Die zweite Quelle waren einstens renommierte Galeristen – wie etwa der Kunsthändler Alfred Flechtheim mit seinen Verbindungen zu den rheinischen Expressionisten. Sein Besitzvermerk prangte als nachgemachter Aufkleber auf der Rückseite der auf den Markt geworfenen Bilder. Deren Motive waren häufig – clever auch das – tatsächlich einmal vom angegebenen Künstler gemalt worden und sind teils als alte Schwarz-Weiß-Fotos bekannt, gelten aber als verschollen.

Auch auf dem Heinrich Campendonk zugewiesenen Gemälde „Rotes Bild mit Pferden“, das 2006 im Kölner Kunsthaus Lempertz für 2,4 Millionen Euro versteigert worden war, klebte ein auf Alt getrimmter Flechtheim-Vermerk. Und doch unterlief dem Maler hier, wie auch bei weiteren Imitaten, ein kapitaler Fehler: Der Einfaltspinsel verwendete Ölfarben, die es zu den behaupteten Werk-Entstehungszeiten noch gar nicht gegeben hatte. Da schließt sich nun der Kreis. Erinnern Sie sich noch an das Tipp-Ex bei Franz Schubert?

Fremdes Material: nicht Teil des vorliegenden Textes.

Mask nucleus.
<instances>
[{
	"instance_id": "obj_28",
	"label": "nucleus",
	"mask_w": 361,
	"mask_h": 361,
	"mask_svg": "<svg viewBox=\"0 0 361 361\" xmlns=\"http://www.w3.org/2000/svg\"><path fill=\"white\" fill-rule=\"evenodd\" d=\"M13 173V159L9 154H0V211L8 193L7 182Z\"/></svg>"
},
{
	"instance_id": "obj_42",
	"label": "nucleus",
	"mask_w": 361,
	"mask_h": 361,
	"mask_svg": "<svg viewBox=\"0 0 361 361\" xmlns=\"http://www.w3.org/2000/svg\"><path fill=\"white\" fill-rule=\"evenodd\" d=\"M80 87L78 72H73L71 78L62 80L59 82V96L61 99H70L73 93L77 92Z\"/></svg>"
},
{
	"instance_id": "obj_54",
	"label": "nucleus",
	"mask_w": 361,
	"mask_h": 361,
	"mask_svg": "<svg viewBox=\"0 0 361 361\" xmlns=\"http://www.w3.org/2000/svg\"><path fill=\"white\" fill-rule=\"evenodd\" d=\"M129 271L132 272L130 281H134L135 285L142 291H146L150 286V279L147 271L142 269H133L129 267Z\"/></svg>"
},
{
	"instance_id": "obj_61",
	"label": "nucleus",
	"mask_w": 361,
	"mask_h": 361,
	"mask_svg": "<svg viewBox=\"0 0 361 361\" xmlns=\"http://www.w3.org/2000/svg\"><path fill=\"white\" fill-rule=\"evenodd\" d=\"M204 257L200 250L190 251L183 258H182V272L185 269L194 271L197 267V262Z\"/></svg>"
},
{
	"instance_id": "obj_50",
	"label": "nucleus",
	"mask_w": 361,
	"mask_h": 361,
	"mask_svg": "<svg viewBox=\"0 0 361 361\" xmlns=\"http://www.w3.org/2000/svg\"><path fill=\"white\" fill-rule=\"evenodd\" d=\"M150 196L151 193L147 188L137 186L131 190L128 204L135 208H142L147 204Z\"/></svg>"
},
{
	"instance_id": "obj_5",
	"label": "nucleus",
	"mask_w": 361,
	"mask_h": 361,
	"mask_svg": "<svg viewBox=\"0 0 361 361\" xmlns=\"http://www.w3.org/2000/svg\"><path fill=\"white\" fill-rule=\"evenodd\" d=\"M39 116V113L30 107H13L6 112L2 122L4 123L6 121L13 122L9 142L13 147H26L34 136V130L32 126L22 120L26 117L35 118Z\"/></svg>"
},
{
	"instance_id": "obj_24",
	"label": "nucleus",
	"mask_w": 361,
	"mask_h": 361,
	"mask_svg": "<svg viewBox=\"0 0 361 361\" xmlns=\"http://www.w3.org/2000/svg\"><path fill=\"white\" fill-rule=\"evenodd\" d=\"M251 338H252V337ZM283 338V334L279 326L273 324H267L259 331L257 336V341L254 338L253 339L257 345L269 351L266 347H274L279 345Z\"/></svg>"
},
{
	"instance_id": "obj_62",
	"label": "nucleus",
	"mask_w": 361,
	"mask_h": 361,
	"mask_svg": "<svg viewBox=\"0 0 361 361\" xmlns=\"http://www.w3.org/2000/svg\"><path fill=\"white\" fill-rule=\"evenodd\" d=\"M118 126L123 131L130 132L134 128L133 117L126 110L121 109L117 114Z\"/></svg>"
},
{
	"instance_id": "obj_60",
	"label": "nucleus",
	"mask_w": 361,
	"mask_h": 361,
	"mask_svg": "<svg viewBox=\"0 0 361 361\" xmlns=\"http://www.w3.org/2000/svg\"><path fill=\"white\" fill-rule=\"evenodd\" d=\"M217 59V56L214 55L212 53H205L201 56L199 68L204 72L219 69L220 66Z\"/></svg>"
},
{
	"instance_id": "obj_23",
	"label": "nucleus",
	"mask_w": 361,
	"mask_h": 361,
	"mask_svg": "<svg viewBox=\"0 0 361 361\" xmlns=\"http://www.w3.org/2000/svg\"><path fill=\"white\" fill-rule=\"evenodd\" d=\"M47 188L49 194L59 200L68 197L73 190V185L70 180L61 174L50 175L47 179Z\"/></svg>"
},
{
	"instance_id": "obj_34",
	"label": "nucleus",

Und hier nun müssen Sie ansetzen, wenn Sie aus den Fehlern der anderen lernen wollen. Drei Punkte sind zu beachten. In Kürze:

  • Erfinden Sie nicht Sammlungen, die es nie gegeben hat.
  • Verwenden Sie immer echte Klebezettel, wenn Sie ehemalige Besitzverhältnisse dokumentieren wollen.
  • Besorgen Sie sich ausschließlich Originalfarben aus der Schaffenszeit des Künstlers, dessen Œuvre Sie erweitern wollen.
  • Grundsätzlich gilt: Bleiben Sie vorsichtig und sorgfältig und selbstkritisch bei der Arbeit, denn Sie wissen ja: Lügen haben kurze Beine.